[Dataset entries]

▬▬▬▬▬▬▬▬▬▬

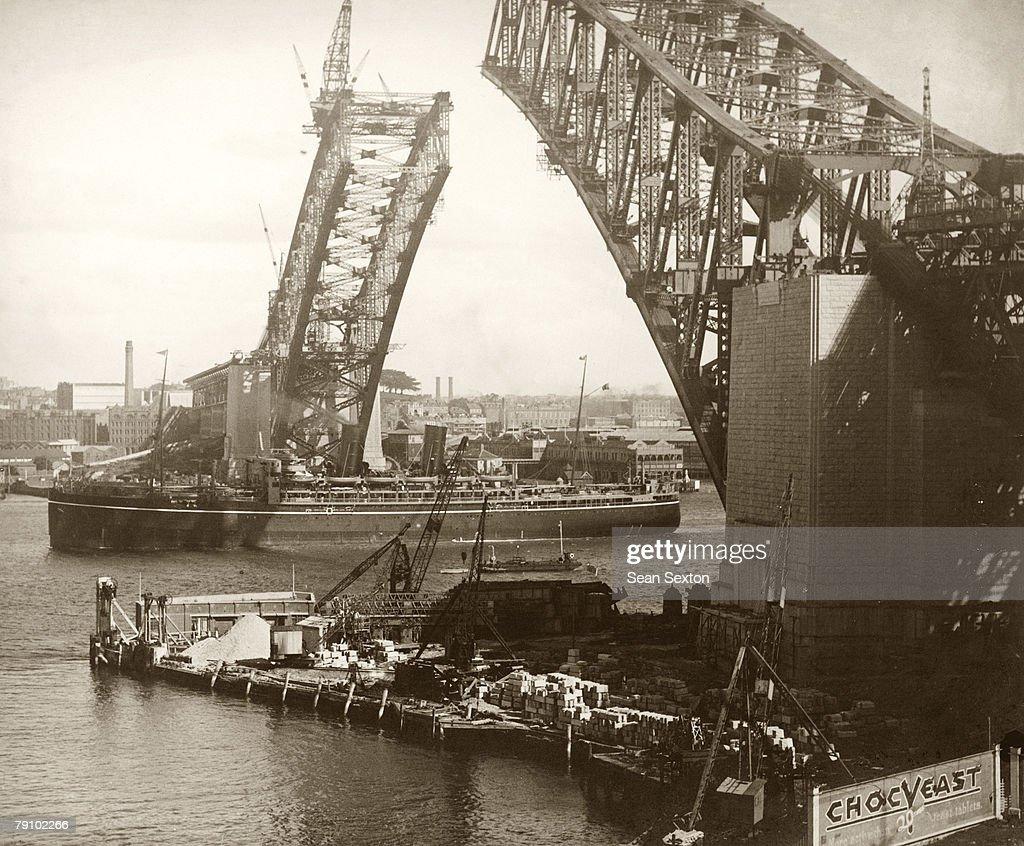A Union Castle Line ship passes beneath the Sydney Harbour Bridge still under construction between the Central Business District and the North Shore...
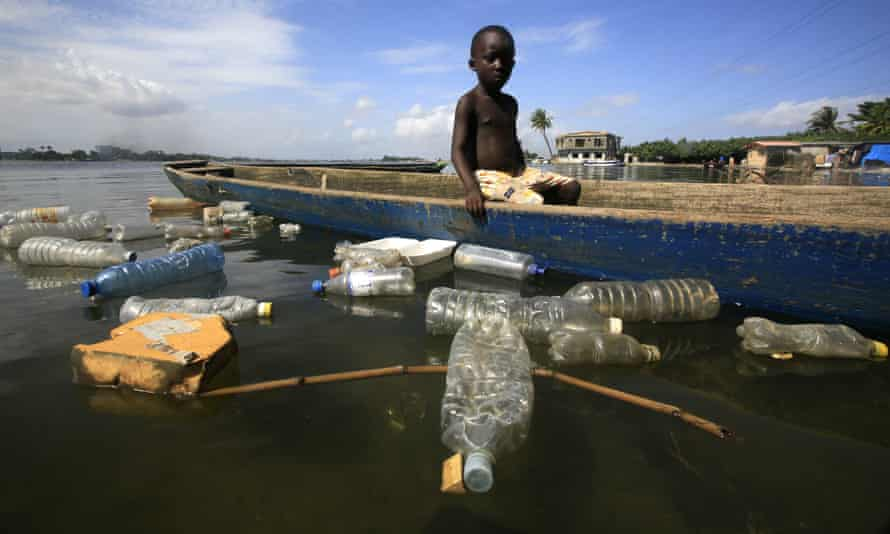 Plastic bottles floating on the Ebrie lagoon in the city of Abidjan, Ivory Coast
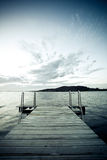 Wharf on a lake. A short dock or wharf on a lake with an island or distant shoreline in the background. Color modified Stock Image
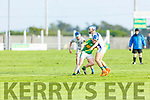 Lixnaw's Chris O'Sullivan been pinned in by Niall Cassidy and Luke Benson of Tralee Parnells in the U16 Hurling plate final.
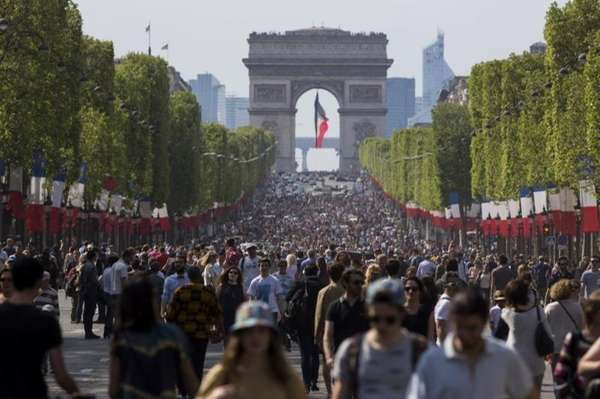 People walk on the Champs Elysees in Paris,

▬▬▬▬▬▬▬▬▬▬

* _Your objective_
Each line above should be returned exactly as it stands, minus any pictures.

* _Response to the exercise_
A Union Castle Line ship passes beneath the Sydney Harbour Bridge still under construction between the Central Business District and the North Shore...
 Plastic bottles floating on the Ebrie lagoon in the city of Abidjan, Ivory Coast
 Wharf on a lake. A short dock or wharf on a lake with an island or distant shoreline in the background. Color modified Stock Image
 Lixnaw's Chris O'Sullivan been pinned in by Niall Cassidy and Luke Benson of Tralee Parnells in the U16 Hurling plate final.
 People walk on the Champs Elysees in Paris,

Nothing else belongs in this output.